**PROBLEM SET**
• A. In the passage on retrieval-augmented generation, which two tools are named as the basis for the systems that were built?
• B. Write out the passage on retrieval-augmented generation from "By leveraging Llama-Index" to "and automated documentation.".
• C. Continue the passage on retrieval-augmented generation from its last line.

**SOURCE TEXT**
.....
Practical Applications and Achievements

By leveraging Llama-Index and Langchain, I have successfully implemented systems that can handle complex information retrieval tasks and augment the capabilities of large language models. These systems are designed to provide detailed, accurate answers with appropriate citations, making them valuable for various applications such as academic research, customer support, and automated documentation.

In summary, my work with prompt engineering and retrieval-augmented generation has enabled me to build sophisticated systems that enhance the performance and accuracy of large language models. By embedding data, optimizing retrieval methods, and refining prompts, I ensure that the LLMs can deliver precise and reliable information tailored to user queries.

Experience with Distributed Systems and Deep Learning?
.....
**GIVEN RECORDS**
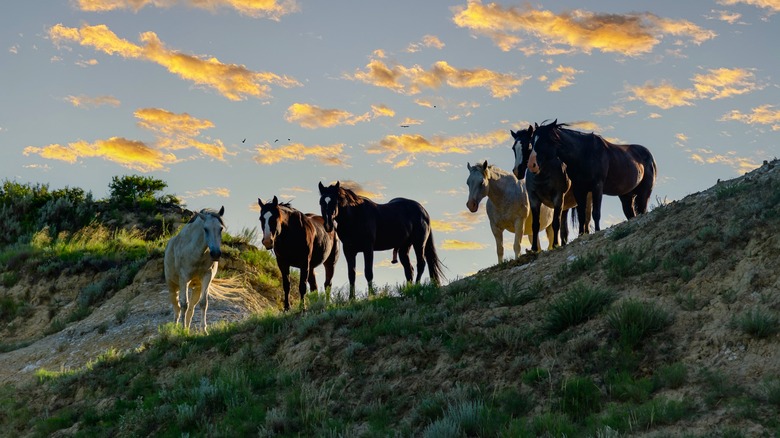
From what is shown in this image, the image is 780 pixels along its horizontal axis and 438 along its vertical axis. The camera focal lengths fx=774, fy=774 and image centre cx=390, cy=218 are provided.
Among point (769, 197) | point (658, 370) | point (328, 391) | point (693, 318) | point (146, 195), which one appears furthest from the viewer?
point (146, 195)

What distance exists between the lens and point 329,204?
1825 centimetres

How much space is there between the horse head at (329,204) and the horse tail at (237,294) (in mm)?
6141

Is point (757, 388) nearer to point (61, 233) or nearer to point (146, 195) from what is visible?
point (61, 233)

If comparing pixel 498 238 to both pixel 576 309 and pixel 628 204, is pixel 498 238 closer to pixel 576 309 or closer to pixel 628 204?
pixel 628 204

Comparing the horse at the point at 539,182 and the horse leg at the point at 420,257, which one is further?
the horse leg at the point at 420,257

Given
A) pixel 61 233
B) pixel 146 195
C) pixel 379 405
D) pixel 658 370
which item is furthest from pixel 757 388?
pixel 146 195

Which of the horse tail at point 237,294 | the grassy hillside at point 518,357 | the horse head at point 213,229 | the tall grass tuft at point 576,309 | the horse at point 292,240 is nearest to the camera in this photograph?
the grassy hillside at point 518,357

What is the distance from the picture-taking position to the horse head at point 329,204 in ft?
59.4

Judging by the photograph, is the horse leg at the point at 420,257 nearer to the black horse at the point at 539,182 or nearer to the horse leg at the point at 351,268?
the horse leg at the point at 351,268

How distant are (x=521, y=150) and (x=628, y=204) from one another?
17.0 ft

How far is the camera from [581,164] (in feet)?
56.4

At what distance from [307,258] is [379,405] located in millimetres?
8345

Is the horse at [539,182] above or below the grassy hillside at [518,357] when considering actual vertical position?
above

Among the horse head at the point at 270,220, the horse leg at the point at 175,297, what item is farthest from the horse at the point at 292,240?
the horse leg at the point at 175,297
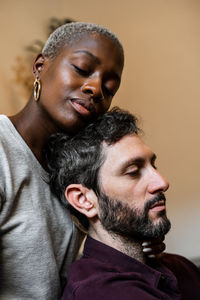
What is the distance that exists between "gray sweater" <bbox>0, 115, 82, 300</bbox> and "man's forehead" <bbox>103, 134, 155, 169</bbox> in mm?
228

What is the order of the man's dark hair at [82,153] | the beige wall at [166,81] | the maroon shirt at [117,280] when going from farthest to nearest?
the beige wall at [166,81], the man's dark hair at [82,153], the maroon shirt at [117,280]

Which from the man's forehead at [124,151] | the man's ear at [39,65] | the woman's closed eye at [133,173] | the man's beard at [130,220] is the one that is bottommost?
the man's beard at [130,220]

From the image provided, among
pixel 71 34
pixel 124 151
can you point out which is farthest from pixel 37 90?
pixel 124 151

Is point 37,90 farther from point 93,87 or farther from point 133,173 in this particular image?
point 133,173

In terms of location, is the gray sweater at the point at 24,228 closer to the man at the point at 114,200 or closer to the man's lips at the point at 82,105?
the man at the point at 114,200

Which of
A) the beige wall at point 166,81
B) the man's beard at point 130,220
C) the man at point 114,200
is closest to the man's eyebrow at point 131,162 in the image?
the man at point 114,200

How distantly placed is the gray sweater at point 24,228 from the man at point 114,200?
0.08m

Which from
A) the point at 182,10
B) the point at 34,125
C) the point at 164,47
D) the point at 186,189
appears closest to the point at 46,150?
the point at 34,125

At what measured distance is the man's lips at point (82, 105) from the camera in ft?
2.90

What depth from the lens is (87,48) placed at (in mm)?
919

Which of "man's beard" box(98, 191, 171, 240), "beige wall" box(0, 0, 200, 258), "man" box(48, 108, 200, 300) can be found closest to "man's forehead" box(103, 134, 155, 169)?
.....
**RESPONSES BY TASK**
• A. Llama-Index and Langchain.

• B.
By leveraging Llama-Index and Langchain, I have successfully implemented systems that can handle complex information retrieval tasks and augment the capabilities of large language models. These systems are designed to provide detailed, accurate answers with appropriate citations, making them valuable for various applications such as academic research, customer support, and automated documentation.

• C.
I have a robust background in both distributed systems and deep learning, leveraging these technologies to develop, train, and deploy sophisticated machine learning models at scale. My experience spans various aspects of these fields, from optimizing model training to implementing efficient data processing pipelines.

Distributed Systems

Data Distributed Parallel (DDP) Training

In my role at Wolters Kluwer, I implemented Data Distributed Parallel (DDP) training to optimize the performance of large language models. By distributing the training process across multiple GPUs, I significantly reduced training time and enhanced the scalability of the models. This involved synchronizing the workloads across GPUs, minimizing idle times, and ensuring efficient utilization of hardware resources.

Deep Learning

Model Training and Optimization

My deep learning experience includes training various models such as BERT, GPT-2, and custom neural networks. I have fine-tuned these models for specific tasks, such as text classification, named entity recognition, and image processing. This work often involved hyperparameter tuning, data augmentation, and implementing advanced training techniques to improve model accuracy and robustness.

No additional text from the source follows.